◆ Supplied information ◆
## start
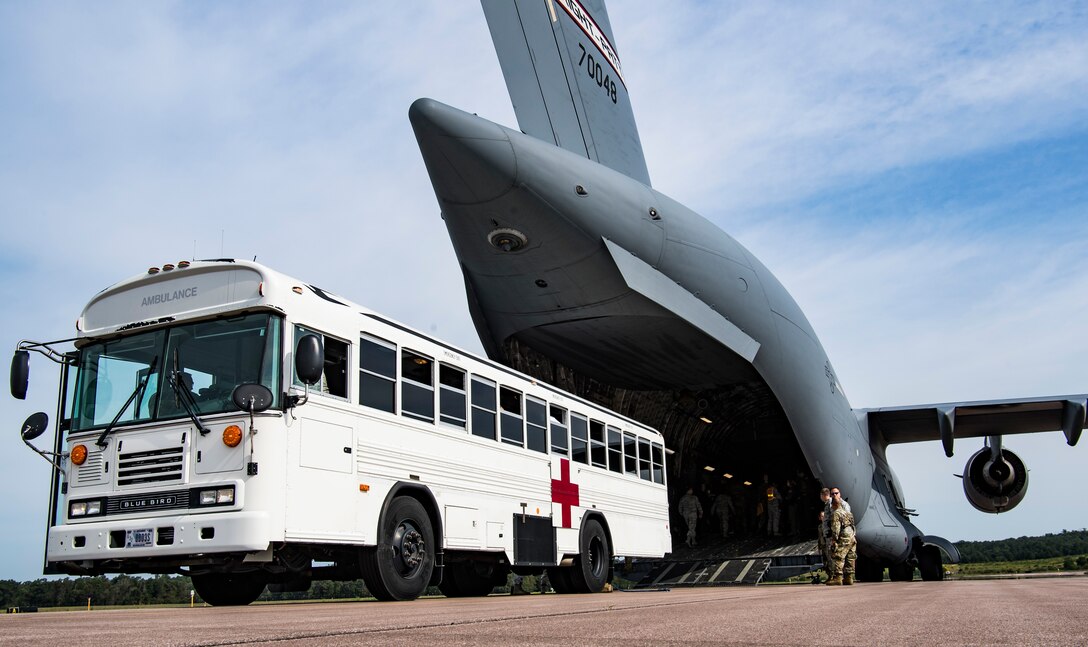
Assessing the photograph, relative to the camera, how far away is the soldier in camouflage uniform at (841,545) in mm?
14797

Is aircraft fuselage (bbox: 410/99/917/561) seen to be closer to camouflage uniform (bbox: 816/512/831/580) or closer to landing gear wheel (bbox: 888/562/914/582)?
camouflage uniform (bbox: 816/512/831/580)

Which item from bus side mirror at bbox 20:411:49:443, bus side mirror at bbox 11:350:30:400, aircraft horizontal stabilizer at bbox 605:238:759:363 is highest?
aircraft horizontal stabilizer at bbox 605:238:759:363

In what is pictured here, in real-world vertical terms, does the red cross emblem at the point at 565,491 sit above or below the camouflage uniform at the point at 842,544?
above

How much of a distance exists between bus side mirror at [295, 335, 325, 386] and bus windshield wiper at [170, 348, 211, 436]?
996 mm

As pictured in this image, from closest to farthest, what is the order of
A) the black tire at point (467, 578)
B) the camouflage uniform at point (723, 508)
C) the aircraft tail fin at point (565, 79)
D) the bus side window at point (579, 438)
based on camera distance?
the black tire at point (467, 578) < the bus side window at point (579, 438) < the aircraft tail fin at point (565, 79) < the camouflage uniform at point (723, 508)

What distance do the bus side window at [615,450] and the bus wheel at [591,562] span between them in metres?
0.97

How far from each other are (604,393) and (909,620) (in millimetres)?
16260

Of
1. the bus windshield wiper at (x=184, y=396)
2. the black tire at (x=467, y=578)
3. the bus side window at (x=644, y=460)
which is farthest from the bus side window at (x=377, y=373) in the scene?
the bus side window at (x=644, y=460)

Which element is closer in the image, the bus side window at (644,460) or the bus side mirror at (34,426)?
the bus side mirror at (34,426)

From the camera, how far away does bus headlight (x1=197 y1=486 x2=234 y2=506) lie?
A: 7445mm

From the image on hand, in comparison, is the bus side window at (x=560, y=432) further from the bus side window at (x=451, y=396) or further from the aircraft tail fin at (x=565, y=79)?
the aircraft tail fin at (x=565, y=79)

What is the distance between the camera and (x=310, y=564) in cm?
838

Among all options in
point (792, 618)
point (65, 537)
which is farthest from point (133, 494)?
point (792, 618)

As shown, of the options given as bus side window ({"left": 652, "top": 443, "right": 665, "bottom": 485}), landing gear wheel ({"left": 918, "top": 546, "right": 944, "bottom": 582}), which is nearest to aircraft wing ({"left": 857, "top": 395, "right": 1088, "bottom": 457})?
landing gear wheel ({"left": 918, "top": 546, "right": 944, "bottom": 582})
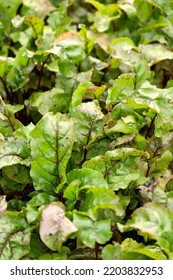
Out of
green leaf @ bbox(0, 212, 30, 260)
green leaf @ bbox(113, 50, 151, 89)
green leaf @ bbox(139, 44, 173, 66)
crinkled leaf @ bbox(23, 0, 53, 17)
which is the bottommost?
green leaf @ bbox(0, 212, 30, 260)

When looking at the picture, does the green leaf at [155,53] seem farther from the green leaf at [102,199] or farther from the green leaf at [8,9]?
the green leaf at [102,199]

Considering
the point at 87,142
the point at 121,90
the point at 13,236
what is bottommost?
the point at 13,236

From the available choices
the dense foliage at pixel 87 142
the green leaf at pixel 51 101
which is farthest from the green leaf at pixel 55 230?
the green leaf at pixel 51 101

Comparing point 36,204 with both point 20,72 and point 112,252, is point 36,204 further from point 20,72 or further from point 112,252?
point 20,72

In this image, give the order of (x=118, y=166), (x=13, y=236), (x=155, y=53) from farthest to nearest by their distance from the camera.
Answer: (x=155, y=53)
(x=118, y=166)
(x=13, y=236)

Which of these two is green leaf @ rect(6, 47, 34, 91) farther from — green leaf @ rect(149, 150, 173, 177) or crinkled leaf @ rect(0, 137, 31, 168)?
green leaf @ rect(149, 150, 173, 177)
## end
◆ Your task ◆
Put the stretch of the listing from the line containing "Comparing point 36,204" through the end into a JSON list of strings, one string per line and blank lines omitted.

◆ Complete response ◆
[
  "Comparing point 36,204 with both point 20,72 and point 112,252, is point 36,204 further from point 20,72 or further from point 112,252?",
  "point 20,72",
  "In this image, give the order of (x=118, y=166), (x=13, y=236), (x=155, y=53) from farthest to nearest by their distance from the camera.",
  "Answer: (x=155, y=53)",
  "(x=118, y=166)",
  "(x=13, y=236)",
  "Which of these two is green leaf @ rect(6, 47, 34, 91) farther from — green leaf @ rect(149, 150, 173, 177) or crinkled leaf @ rect(0, 137, 31, 168)?",
  "green leaf @ rect(149, 150, 173, 177)"
]